Extracted records
:::
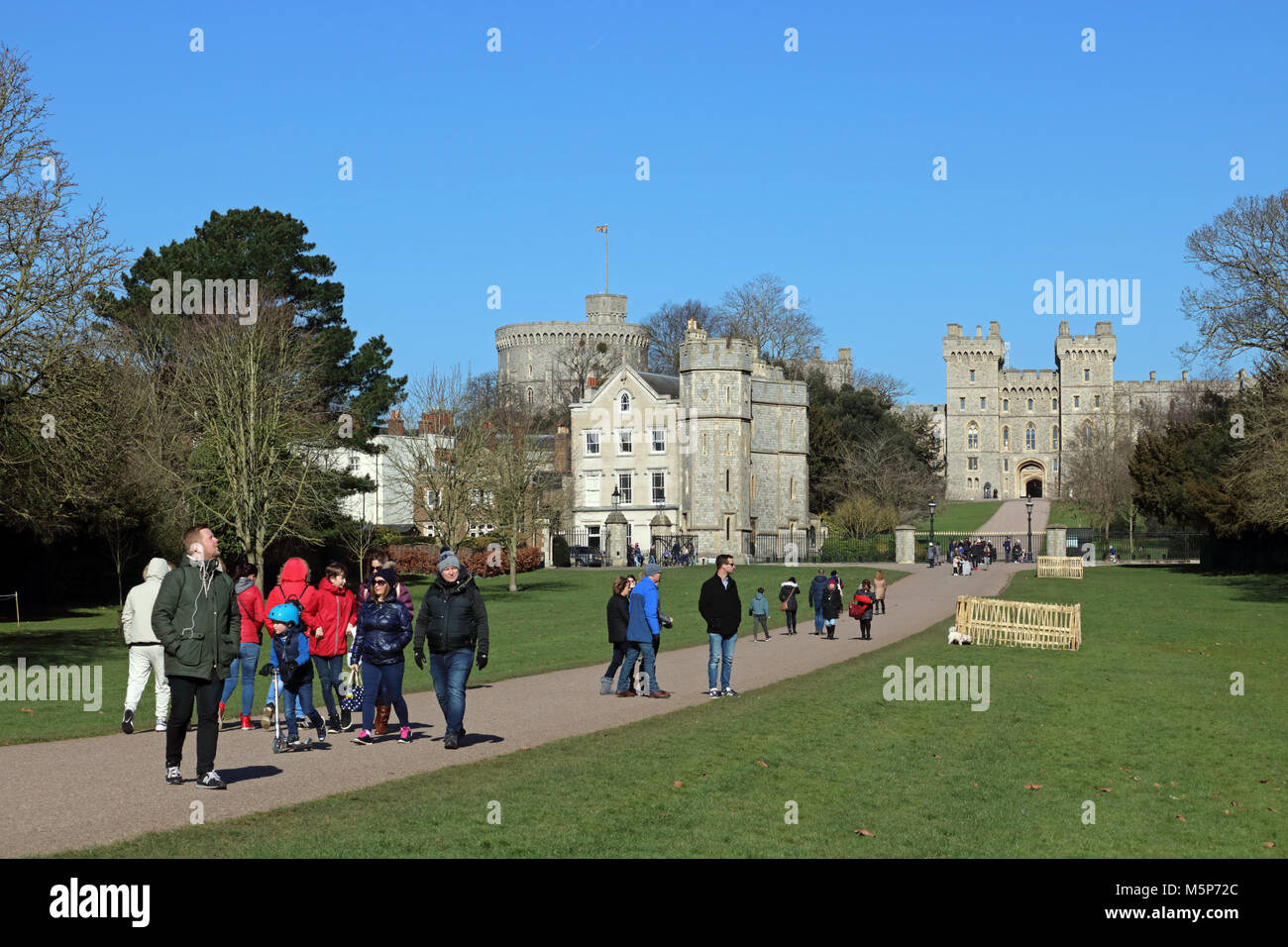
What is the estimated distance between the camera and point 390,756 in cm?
1344

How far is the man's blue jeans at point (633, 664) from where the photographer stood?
1898 centimetres

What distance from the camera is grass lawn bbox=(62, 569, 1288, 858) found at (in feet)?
31.4

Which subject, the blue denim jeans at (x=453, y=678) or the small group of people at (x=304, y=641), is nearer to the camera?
the small group of people at (x=304, y=641)

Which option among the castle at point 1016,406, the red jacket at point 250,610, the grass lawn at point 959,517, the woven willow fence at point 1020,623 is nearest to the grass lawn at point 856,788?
the red jacket at point 250,610

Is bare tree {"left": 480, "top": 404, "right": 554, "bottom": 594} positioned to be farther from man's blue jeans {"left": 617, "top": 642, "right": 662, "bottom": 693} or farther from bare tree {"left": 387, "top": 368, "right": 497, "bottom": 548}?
man's blue jeans {"left": 617, "top": 642, "right": 662, "bottom": 693}

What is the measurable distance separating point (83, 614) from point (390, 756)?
106ft

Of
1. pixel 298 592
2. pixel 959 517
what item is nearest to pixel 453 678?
pixel 298 592

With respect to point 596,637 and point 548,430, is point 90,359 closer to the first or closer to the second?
point 596,637

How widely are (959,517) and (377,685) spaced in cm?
10466

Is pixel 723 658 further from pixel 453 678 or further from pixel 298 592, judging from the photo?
pixel 298 592

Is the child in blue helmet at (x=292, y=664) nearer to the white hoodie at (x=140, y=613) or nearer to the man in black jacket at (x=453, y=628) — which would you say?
the man in black jacket at (x=453, y=628)

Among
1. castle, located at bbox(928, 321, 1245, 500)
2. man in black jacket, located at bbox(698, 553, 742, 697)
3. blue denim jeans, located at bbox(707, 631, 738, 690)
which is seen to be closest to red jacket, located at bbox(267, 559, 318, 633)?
man in black jacket, located at bbox(698, 553, 742, 697)

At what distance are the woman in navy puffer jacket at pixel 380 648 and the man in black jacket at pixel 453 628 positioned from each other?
0.85 ft
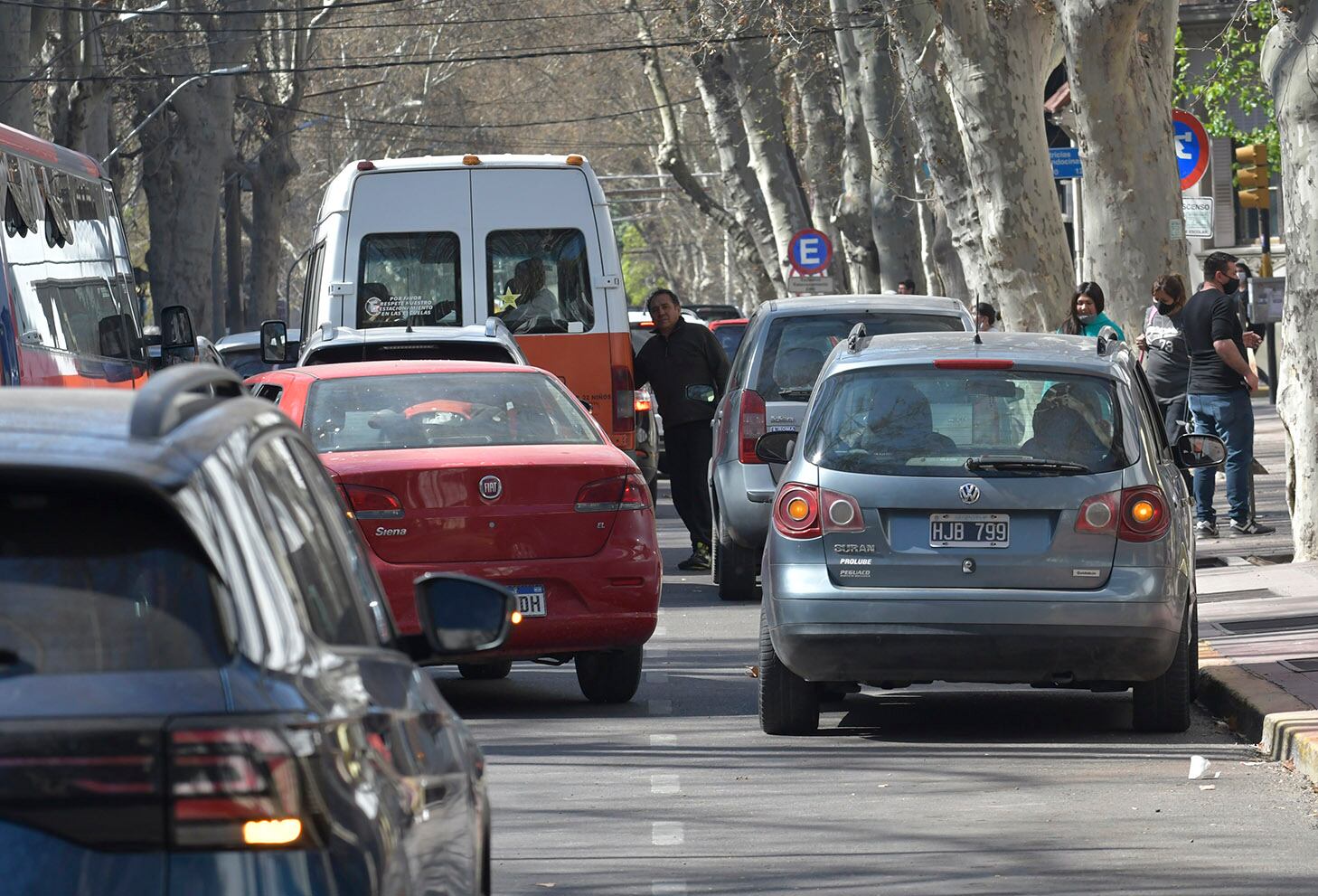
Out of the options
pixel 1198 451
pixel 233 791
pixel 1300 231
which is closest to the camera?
pixel 233 791

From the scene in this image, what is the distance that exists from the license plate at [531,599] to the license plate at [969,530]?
5.90 feet

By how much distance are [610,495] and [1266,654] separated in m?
3.24

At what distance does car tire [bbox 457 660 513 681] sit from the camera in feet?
37.4

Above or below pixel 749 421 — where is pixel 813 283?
below

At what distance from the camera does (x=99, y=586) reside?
315 centimetres

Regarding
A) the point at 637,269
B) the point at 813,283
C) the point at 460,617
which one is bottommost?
the point at 637,269

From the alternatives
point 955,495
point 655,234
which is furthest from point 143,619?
point 655,234

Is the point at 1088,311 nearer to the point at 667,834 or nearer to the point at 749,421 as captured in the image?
the point at 749,421

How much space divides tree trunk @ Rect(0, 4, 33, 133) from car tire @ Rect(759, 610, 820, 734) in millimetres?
20496

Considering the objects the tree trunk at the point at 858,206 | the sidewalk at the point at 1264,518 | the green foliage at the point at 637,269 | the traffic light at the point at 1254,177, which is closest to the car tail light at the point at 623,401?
the sidewalk at the point at 1264,518

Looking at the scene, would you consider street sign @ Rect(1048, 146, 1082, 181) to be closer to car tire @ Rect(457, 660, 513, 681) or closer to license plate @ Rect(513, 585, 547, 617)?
car tire @ Rect(457, 660, 513, 681)

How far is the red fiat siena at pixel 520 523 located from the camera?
9.70 m

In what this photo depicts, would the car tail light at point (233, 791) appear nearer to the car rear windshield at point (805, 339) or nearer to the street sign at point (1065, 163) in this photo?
the car rear windshield at point (805, 339)

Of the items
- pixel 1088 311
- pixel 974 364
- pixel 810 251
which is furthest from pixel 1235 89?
pixel 974 364
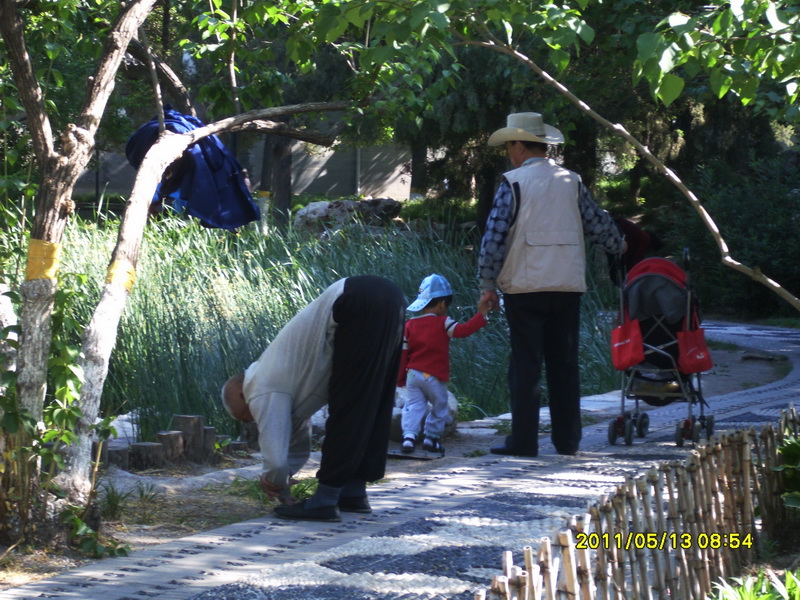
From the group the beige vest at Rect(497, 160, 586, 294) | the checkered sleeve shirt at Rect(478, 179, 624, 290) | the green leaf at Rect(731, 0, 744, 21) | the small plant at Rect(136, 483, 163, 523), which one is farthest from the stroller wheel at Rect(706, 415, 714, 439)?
the green leaf at Rect(731, 0, 744, 21)

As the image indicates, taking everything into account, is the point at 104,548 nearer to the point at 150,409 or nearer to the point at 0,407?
the point at 0,407

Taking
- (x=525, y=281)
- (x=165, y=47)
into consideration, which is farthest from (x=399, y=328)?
(x=165, y=47)

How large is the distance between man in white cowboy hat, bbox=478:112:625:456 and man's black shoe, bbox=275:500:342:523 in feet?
7.00

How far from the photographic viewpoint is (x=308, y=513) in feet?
16.5

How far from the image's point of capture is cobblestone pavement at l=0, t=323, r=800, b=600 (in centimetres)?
389

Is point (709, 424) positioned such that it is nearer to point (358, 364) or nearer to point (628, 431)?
point (628, 431)

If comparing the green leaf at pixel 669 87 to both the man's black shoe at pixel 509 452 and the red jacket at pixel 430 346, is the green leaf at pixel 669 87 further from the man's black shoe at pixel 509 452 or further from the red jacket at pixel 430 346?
the man's black shoe at pixel 509 452

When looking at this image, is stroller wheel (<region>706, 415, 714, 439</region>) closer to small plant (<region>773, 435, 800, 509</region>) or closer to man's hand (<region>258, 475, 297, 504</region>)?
small plant (<region>773, 435, 800, 509</region>)

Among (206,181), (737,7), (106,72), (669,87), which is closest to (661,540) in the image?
(669,87)

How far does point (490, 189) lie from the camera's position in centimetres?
2606

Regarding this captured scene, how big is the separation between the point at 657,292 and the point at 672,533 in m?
4.03

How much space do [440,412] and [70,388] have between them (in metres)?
3.26

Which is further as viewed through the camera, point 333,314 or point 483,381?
point 483,381

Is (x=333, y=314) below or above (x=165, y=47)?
below
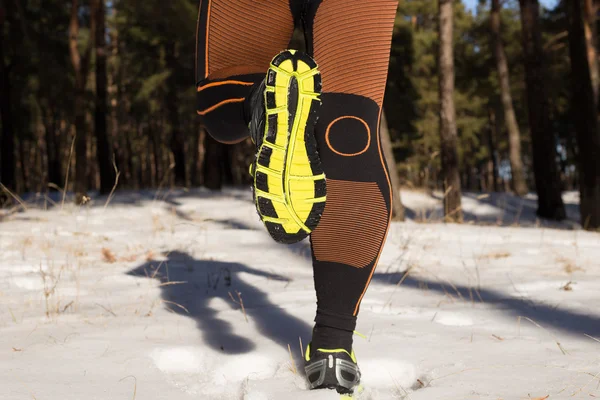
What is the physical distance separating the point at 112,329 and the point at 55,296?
640mm

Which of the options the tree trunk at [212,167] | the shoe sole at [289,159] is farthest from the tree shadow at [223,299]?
the tree trunk at [212,167]

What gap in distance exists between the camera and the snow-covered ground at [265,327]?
4.47ft

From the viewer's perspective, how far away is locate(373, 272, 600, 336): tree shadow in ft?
6.31

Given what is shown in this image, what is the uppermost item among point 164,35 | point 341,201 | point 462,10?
point 462,10

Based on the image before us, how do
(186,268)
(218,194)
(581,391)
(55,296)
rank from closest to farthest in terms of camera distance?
(581,391), (55,296), (186,268), (218,194)

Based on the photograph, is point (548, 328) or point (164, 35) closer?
point (548, 328)

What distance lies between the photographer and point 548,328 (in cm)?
190

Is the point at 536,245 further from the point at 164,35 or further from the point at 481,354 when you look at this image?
the point at 164,35

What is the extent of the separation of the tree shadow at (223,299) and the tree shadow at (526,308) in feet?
2.28

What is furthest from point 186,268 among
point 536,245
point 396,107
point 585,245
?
point 396,107

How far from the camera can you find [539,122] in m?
9.72

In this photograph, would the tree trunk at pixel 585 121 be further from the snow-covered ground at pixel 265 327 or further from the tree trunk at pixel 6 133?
the tree trunk at pixel 6 133

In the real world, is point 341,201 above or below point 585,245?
above

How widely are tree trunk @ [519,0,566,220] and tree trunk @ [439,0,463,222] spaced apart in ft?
:::
Stated exercise
Output all of the data exactly as it stands, minus any images.

Task result
What is the estimated distance between the camera and point 390,756 in cm?
1344

How far is the man's blue jeans at point (633, 664) from where the photographer stood?
1898 centimetres

What distance from the camera is grass lawn bbox=(62, 569, 1288, 858) found at (in feet)?
31.4

Which subject, the blue denim jeans at (x=453, y=678) or the small group of people at (x=304, y=641), is nearer to the camera?
the small group of people at (x=304, y=641)

Which option among the castle at point 1016,406, the red jacket at point 250,610, the grass lawn at point 959,517, the woven willow fence at point 1020,623 is nearest to the grass lawn at point 856,788?
the red jacket at point 250,610

Is bare tree {"left": 480, "top": 404, "right": 554, "bottom": 594} positioned to be farther from man's blue jeans {"left": 617, "top": 642, "right": 662, "bottom": 693} or farther from bare tree {"left": 387, "top": 368, "right": 497, "bottom": 548}?
man's blue jeans {"left": 617, "top": 642, "right": 662, "bottom": 693}

What is the measurable distance separating point (83, 614) from point (390, 756)?
106ft

Of
1. pixel 298 592
2. pixel 959 517
what item is nearest to pixel 453 678?
pixel 298 592

With respect to point 596,637 and point 548,430, is point 90,359 closer to the first or closer to the second?
point 596,637

How widely are (959,517) and (377,685) spaced in cm?
10466

Is pixel 723 658 further from pixel 453 678 or further from pixel 298 592, judging from the photo?
pixel 298 592

Is the child in blue helmet at (x=292, y=664) nearer to the white hoodie at (x=140, y=613) or nearer to the man in black jacket at (x=453, y=628) — which would you say?
the man in black jacket at (x=453, y=628)

Among
1. castle, located at bbox(928, 321, 1245, 500)
2. man in black jacket, located at bbox(698, 553, 742, 697)
3. blue denim jeans, located at bbox(707, 631, 738, 690)
which is seen to be closest to red jacket, located at bbox(267, 559, 318, 633)?
man in black jacket, located at bbox(698, 553, 742, 697)

At what distance are the woman in navy puffer jacket at pixel 380 648 and the man in black jacket at pixel 453 628 positioned from each other?
0.85 ft
Out of the options
pixel 1198 451
pixel 233 791
pixel 1300 231
which is closest to the camera?
pixel 233 791

From the scene in this image, what is the distance that exists from the license plate at [531,599] to the license plate at [969,530]?
5.90 feet

By how much distance are [610,495] and [1266,654] separated in m?
3.24

At what distance does car tire [bbox 457 660 513 681] sit from the camera in feet?
37.4

Above or below pixel 749 421 — where is pixel 813 283?
below

At what distance from the camera does (x=99, y=586) reside?
315 centimetres

Regarding
A) the point at 637,269
B) the point at 813,283
C) the point at 460,617
which one is bottommost?
the point at 637,269

From the alternatives
point 955,495
point 655,234
which is furthest from point 143,619?
point 655,234

Is the point at 1088,311 nearer to the point at 667,834 or nearer to the point at 749,421 as captured in the image?
the point at 749,421

How much space divides tree trunk @ Rect(0, 4, 33, 133) from car tire @ Rect(759, 610, 820, 734) in millimetres?
20496

Considering the objects the tree trunk at the point at 858,206 | the sidewalk at the point at 1264,518 | the green foliage at the point at 637,269 | the traffic light at the point at 1254,177, which is closest to the car tail light at the point at 623,401?
the sidewalk at the point at 1264,518

Looking at the scene, would you consider street sign @ Rect(1048, 146, 1082, 181) to be closer to car tire @ Rect(457, 660, 513, 681) or closer to license plate @ Rect(513, 585, 547, 617)?
car tire @ Rect(457, 660, 513, 681)

How far is the red fiat siena at pixel 520 523 located from the camera?
9.70 m

In what this photo depicts, would the car tail light at point (233, 791) appear nearer to the car rear windshield at point (805, 339) or nearer to the street sign at point (1065, 163) in this photo?
the car rear windshield at point (805, 339)

Of the items
- pixel 1088 311
- pixel 974 364
- pixel 810 251
which is furthest from pixel 1235 89?
pixel 974 364
From the group the beige vest at Rect(497, 160, 586, 294) | the checkered sleeve shirt at Rect(478, 179, 624, 290) | the green leaf at Rect(731, 0, 744, 21) | the small plant at Rect(136, 483, 163, 523), which one is farthest from the stroller wheel at Rect(706, 415, 714, 439)?
the green leaf at Rect(731, 0, 744, 21)

As the image indicates, taking everything into account, is the point at 104,548 nearer to the point at 150,409 or nearer to the point at 0,407?
the point at 0,407

Taking
- (x=525, y=281)
- (x=165, y=47)
into consideration, which is farthest from (x=399, y=328)?
(x=165, y=47)

How large is the distance between man in white cowboy hat, bbox=478:112:625:456 and man's black shoe, bbox=275:500:342:523 in feet?
7.00

How far from the photographic viewpoint is (x=308, y=513) in feet?
16.5

How far from the image's point of capture is cobblestone pavement at l=0, t=323, r=800, b=600 (in centimetres)?
389

Is point (709, 424) positioned such that it is nearer to point (358, 364) or nearer to point (628, 431)?
point (628, 431)

If comparing the green leaf at pixel 669 87 to both the man's black shoe at pixel 509 452 and the red jacket at pixel 430 346, is the green leaf at pixel 669 87 further from the man's black shoe at pixel 509 452 or further from the red jacket at pixel 430 346?
the man's black shoe at pixel 509 452

When looking at this image, is stroller wheel (<region>706, 415, 714, 439</region>) closer to small plant (<region>773, 435, 800, 509</region>) or closer to man's hand (<region>258, 475, 297, 504</region>)?
small plant (<region>773, 435, 800, 509</region>)

Among (206,181), (737,7), (106,72), (669,87), which is closest to (661,540) in the image?
(669,87)

How far does point (490, 189) lie from the camera's position in centimetres?
2606

Regarding this captured scene, how big is the separation between the point at 657,292 and the point at 672,533 in m?
4.03

How much space do [440,412] and [70,388] have between them (in metres)?
3.26

Which is further as viewed through the camera, point 333,314 or point 483,381?
point 483,381

Is (x=333, y=314) below or above (x=165, y=47)?
below
What is the physical distance separating the point at 112,329 and the point at 55,296?
640mm

Which of the options the tree trunk at [212,167] | the shoe sole at [289,159] is farthest from the tree shadow at [223,299]?
the tree trunk at [212,167]

What gap in distance exists between the camera and the snow-covered ground at [265,327]?
4.47ft

From the viewer's perspective, how far away is locate(373, 272, 600, 336): tree shadow in ft?
6.31

Given what is shown in this image, what is the uppermost item among point 164,35 | point 341,201 | point 462,10?
point 462,10

Based on the image before us, how do
(186,268)
(218,194)
(581,391)
(55,296)
rank from closest to farthest in terms of camera distance?
(581,391), (55,296), (186,268), (218,194)

Based on the photograph, is point (548, 328) or point (164, 35) closer?
point (548, 328)

What distance lies between the photographer and point 548,328 (in cm)?
190

Is the point at 536,245 further from the point at 164,35 or further from the point at 481,354 when you look at this image?
the point at 164,35

What is the extent of the separation of the tree shadow at (223,299) and the tree shadow at (526,308) in feet?
2.28

What is furthest from point 186,268 among
point 536,245
point 396,107
point 585,245
?
point 396,107

How far from the camera can you find [539,122] in m?
9.72

In this photograph, would the tree trunk at pixel 585 121 be further from the snow-covered ground at pixel 265 327 or further from the tree trunk at pixel 6 133?
the tree trunk at pixel 6 133

In the real world, is point 341,201 above or below point 585,245?
above

How widely are tree trunk @ [519,0,566,220] and tree trunk @ [439,0,463,222] spaced apart in ft?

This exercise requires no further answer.